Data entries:
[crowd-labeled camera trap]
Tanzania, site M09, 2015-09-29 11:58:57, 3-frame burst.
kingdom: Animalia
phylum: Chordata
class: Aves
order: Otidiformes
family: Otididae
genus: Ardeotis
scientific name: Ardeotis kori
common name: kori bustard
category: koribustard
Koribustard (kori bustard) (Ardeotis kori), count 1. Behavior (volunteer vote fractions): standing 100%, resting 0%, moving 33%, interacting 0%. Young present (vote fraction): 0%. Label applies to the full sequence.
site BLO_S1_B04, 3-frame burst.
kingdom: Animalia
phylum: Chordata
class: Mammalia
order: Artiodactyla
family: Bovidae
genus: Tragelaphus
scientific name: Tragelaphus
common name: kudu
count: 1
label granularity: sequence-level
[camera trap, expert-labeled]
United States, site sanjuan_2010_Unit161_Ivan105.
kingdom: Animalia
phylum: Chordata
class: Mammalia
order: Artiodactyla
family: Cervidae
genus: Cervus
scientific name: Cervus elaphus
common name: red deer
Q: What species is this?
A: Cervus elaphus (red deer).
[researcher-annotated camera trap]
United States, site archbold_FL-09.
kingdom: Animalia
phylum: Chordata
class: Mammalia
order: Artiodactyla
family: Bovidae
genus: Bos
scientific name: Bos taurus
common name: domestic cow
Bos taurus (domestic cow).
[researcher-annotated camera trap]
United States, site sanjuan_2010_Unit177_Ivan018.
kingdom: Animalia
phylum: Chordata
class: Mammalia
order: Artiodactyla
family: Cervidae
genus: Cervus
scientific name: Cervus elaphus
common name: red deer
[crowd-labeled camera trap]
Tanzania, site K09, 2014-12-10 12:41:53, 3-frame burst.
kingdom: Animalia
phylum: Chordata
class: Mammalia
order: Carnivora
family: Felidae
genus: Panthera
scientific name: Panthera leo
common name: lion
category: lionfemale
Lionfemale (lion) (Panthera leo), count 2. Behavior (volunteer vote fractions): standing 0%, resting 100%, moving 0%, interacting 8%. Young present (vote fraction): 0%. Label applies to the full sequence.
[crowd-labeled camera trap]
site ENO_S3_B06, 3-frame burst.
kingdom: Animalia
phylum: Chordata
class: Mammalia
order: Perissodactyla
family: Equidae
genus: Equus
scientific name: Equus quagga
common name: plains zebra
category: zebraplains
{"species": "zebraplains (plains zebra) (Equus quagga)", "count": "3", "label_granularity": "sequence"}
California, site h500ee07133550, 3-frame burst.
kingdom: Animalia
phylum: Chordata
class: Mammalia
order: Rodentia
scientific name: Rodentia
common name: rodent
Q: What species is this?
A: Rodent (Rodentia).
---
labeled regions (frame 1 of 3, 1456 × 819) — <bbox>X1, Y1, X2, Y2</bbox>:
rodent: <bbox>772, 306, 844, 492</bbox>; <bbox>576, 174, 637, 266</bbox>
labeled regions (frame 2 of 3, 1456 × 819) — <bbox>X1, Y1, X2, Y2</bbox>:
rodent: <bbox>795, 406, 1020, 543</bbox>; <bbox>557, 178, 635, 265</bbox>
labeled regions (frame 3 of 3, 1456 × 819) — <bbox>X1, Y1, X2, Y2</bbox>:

- **Assigned task**
Every entry must be retyped in full, exactly as given.

- **Written response**
[crowd-labeled camera trap]
Tanzania, site M09, 2015-09-29 11:58:57, 3-frame burst.
kingdom: Animalia
phylum: Chordata
class: Aves
order: Otidiformes
family: Otididae
genus: Ardeotis
scientific name: Ardeotis kori
common name: kori bustard
category: koribustard
Koribustard (kori bustard) (Ardeotis kori), count 1. Behavior (volunteer vote fractions): standing 100%, resting 0%, moving 33%, interacting 0%. Young present (vote fraction): 0%. Label applies to the full sequence.
site BLO_S1_B04, 3-frame burst.
kingdom: Animalia
phylum: Chordata
class: Mammalia
order: Artiodactyla
family: Bovidae
genus: Tragelaphus
scientific name: Tragelaphus
common name: kudu
count: 1
label granularity: sequence-level
[camera trap, expert-labeled]
United States, site sanjuan_2010_Unit161_Ivan105.
kingdom: Animalia
phylum: Chordata
class: Mammalia
order: Artiodactyla
family: Cervidae
genus: Cervus
scientific name: Cervus elaphus
common name: red deer
Q: What species is this?
A: Cervus elaphus (red deer).
[researcher-annotated camera trap]
United States, site archbold_FL-09.
kingdom: Animalia
phylum: Chordata
class: Mammalia
order: Artiodactyla
family: Bovidae
genus: Bos
scientific name: Bos taurus
common name: domestic cow
Bos taurus (domestic cow).
[researcher-annotated camera trap]
United States, site sanjuan_2010_Unit177_Ivan018.
kingdom: Animalia
phylum: Chordata
class: Mammalia
order: Artiodactyla
family: Cervidae
genus: Cervus
scientific name: Cervus elaphus
common name: red deer
[crowd-labeled camera trap]
Tanzania, site K09, 2014-12-10 12:41:53, 3-frame burst.
kingdom: Animalia
phylum: Chordata
class: Mammalia
order: Carnivora
family: Felidae
genus: Panthera
scientific name: Panthera leo
common name: lion
category: lionfemale
Lionfemale (lion) (Panthera leo), count 2. Behavior (volunteer vote fractions): standing 0%, resting 100%, moving 0%, interacting 8%. Young present (vote fraction): 0%. Label applies to the full sequence.
[crowd-labeled camera trap]
site ENO_S3_B06, 3-frame burst.
kingdom: Animalia
phylum: Chordata
class: Mammalia
order: Perissodactyla
family: Equidae
genus: Equus
scientific name: Equus quagga
common name: plains zebra
category: zebraplains
{"species": "zebraplains (plains zebra) (Equus quagga)", "count": "3", "label_granularity": "sequence"}
California, site h500ee07133550, 3-frame burst.
kingdom: Animalia
phylum: Chordata
class: Mammalia
order: Rodentia
scientific name: Rodentia
common name: rodent
Q: What species is this?
A: Rodent (Rodentia).
---
labeled regions (frame 1 of 3, 1456 × 819) — <bbox>X1, Y1, X2, Y2</bbox>:
rodent: <bbox>772, 306, 844, 492</bbox>; <bbox>576, 174, 637, 266</bbox>
labeled regions (frame 2 of 3, 1456 × 819) — <bbox>X1, Y1, X2, Y2</bbox>:
rodent: <bbox>795, 406, 1020, 543</bbox>; <bbox>557, 178, 635, 265</bbox>
labeled regions (frame 3 of 3, 1456 × 819) — <bbox>X1, Y1, X2, Y2</bbox>:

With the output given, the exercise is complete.